The highlight is "millions rows in a **single** query". Fetching that amount of data in a single query is bad, because the Java heap memory overhead. You can fetch millions of rows in Cassandra, just make sure you do that over thousands or millions of queries, not one single query.

On 12/03/2021 15:32, Joe Obernberger wrote:

One question on the 'millions rows in a single query'.  How would you process that many rows?  At some point, I'd like to be able to process 10-100 billion rows.  Isn't that something that can be done with Cassandra?  I'm coming from HBase where we'd run map reduce jobs.
Thank you.

-Joe

On 3/12/2021 9:07 AM, Bowen Song wrote:

Millions rows in a single query? That sounds like a bad idea to me. Your "NoNodeAvailableException" could be caused by stop-the-world GC pauses, and the GC pauses are likely caused by the query itself.

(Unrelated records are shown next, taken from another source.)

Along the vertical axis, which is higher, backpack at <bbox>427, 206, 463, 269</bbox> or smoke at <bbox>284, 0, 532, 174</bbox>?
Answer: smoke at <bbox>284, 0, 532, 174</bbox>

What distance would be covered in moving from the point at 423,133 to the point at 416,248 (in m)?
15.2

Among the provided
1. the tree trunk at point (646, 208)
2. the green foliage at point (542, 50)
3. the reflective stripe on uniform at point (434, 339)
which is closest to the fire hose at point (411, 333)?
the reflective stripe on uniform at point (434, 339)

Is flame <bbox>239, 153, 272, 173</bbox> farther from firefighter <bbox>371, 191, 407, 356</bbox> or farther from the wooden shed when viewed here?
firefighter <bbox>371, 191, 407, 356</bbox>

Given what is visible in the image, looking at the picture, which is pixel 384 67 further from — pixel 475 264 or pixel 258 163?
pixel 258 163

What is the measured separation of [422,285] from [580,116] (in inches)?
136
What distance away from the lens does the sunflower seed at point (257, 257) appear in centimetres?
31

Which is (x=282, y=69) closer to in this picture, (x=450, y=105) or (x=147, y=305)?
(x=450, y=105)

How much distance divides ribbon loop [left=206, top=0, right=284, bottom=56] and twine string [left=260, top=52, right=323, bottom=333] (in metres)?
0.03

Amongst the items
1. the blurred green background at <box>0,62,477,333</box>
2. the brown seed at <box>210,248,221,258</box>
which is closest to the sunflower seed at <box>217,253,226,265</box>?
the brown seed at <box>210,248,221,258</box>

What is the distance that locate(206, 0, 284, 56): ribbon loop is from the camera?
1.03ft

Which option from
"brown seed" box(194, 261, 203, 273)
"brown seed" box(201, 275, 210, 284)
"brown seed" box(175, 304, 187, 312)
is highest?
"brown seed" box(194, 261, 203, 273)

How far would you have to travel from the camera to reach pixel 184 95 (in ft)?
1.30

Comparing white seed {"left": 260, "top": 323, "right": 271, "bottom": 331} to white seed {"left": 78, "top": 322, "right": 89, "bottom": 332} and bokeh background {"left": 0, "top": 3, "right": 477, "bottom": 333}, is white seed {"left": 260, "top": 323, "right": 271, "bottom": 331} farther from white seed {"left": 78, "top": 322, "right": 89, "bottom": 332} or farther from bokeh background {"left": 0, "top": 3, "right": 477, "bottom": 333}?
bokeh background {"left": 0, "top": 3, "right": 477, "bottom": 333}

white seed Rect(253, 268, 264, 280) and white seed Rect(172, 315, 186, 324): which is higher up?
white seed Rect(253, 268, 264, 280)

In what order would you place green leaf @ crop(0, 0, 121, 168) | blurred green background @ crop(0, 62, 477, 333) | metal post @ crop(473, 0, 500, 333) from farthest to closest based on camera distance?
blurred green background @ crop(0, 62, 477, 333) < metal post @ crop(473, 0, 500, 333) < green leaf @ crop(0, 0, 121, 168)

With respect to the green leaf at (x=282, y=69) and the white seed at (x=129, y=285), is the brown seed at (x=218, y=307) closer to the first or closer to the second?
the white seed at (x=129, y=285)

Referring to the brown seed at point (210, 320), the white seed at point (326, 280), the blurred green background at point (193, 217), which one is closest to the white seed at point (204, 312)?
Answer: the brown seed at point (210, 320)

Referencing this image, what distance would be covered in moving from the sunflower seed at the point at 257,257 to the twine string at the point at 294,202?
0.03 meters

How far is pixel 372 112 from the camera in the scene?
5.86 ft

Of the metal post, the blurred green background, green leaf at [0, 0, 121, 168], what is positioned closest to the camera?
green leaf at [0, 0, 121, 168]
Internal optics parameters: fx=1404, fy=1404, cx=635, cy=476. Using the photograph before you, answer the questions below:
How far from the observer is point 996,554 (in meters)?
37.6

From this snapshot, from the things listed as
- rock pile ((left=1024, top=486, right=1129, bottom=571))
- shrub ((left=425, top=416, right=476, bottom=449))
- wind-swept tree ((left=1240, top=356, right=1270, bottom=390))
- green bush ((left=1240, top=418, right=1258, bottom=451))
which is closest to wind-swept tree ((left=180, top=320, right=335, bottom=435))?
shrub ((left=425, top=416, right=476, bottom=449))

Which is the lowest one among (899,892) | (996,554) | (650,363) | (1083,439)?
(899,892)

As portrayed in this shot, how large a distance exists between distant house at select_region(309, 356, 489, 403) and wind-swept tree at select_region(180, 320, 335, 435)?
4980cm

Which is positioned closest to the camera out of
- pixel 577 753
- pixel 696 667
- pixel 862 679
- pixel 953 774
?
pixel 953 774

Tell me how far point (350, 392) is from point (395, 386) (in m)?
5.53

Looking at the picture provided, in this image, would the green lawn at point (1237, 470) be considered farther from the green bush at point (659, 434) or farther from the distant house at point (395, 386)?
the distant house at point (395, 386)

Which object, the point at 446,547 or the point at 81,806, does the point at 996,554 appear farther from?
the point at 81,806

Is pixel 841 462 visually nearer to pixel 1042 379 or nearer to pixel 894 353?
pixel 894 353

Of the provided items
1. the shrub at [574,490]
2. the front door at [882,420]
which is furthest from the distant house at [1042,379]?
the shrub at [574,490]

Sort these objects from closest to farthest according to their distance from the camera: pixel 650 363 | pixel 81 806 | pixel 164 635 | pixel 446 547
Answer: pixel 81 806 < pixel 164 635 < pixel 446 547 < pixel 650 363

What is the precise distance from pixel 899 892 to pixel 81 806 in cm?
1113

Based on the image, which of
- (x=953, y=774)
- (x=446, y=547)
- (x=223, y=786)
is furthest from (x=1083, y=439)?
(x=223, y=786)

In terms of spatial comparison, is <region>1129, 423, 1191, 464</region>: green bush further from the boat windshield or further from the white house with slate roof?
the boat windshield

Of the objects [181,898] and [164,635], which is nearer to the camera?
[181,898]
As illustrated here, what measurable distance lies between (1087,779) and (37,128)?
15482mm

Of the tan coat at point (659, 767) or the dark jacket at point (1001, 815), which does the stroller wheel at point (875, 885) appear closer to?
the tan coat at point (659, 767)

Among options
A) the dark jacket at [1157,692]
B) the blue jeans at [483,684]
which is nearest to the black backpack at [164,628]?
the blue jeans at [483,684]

On 12/03/2021 13:39, Joe Obernberger wrote:

Thank you Paul and Erick.  The keyspace is defined like this:
CREATE KEYSPACE doc WITH replication = {'class': 'SimpleStrategy', 'replication_factor': '3'}  AND durable_writes = true;

Would that cause this?

The program that is having the problem selects data, calculates stuff, and inserts.  It works with smaller selects, but when the number of rows is in the millions, I start to get this error.  Since it works with smaller sets, I don't believe it to be a network error.  All the nodes are definitely up as other processes are working OK, it's just this one program that fails.

The full stack trace:

Error: com.datastax.oss.driver.api.core.NoNodeAvailableException: No node was available to execute the query com.datastax.oss.driver.api.core.NoNodeAvailableException: No node was available to execute the query         at com.datastax.oss.driver.api.core.NoNodeAvailableException.copy(NoNodeAvailableException.java:40)         at com.datastax.oss.driver.internal.core.util.concurrent.CompletableFutures.getUninterruptibly(CompletableFutures.java:149)         at com.datastax.oss.driver.internal.core.cql.CqlRequestSyncProcessor.process(CqlRequestSyncProcessor.java:53)         at com.datastax.oss.driver.internal.core.cql.CqlRequestSyncProcessor.process(CqlRequestSyncProcessor.java:30)         at com.datastax.oss.driver.internal.core.session.DefaultSession.execute(DefaultSession.java:230)         at com.datastax.oss.driver.api.core.cql.SyncCqlSession.execute(SyncCqlSession.java:54)         at com.abc.xxxx.fieldanalyzer.FTAProcess.udpateCassandraFTAMetrics(FTAProcess.java:275)         at com.abc.xxxx.fieldanalyzer.FTAProcess.storeResults(FTAProcess.java:216)         at com.abc.xxxx.fieldanalyzer.FTAProcess.startProcess(FTAProcess.java:199)
        at com.abc.xxxx.fieldanalyzer.Main.main(Main.java:20)

FTAProcess like 275 is:

ResultSet rs = session.execute(getFieldCounts.bind().setString(0, rb.getSource()).setString(1, rb.getFieldName()));

-Joe

On 3/12/2021 8:30 AM, Paul Chandler wrote:
Hi Joe

This could also be caused by the replication factor of the keyspace, if you have NetworkTopologyStrategy and it doesn’t list a replication factor for the datacenter datacenter1 then you will get this error message too.

Paul

On 12 Mar 2021, at 13:07, Erick Ramirez <erick.rami...@datastax.com <mailto:erick.rami...@datastax.com>> wrote:

Does it get returned by the driver every single time? The NoNodeAvailableExceptiongets thrown when (1) all nodes are down, or (2) all the contact points are invalid from the driver's perspective.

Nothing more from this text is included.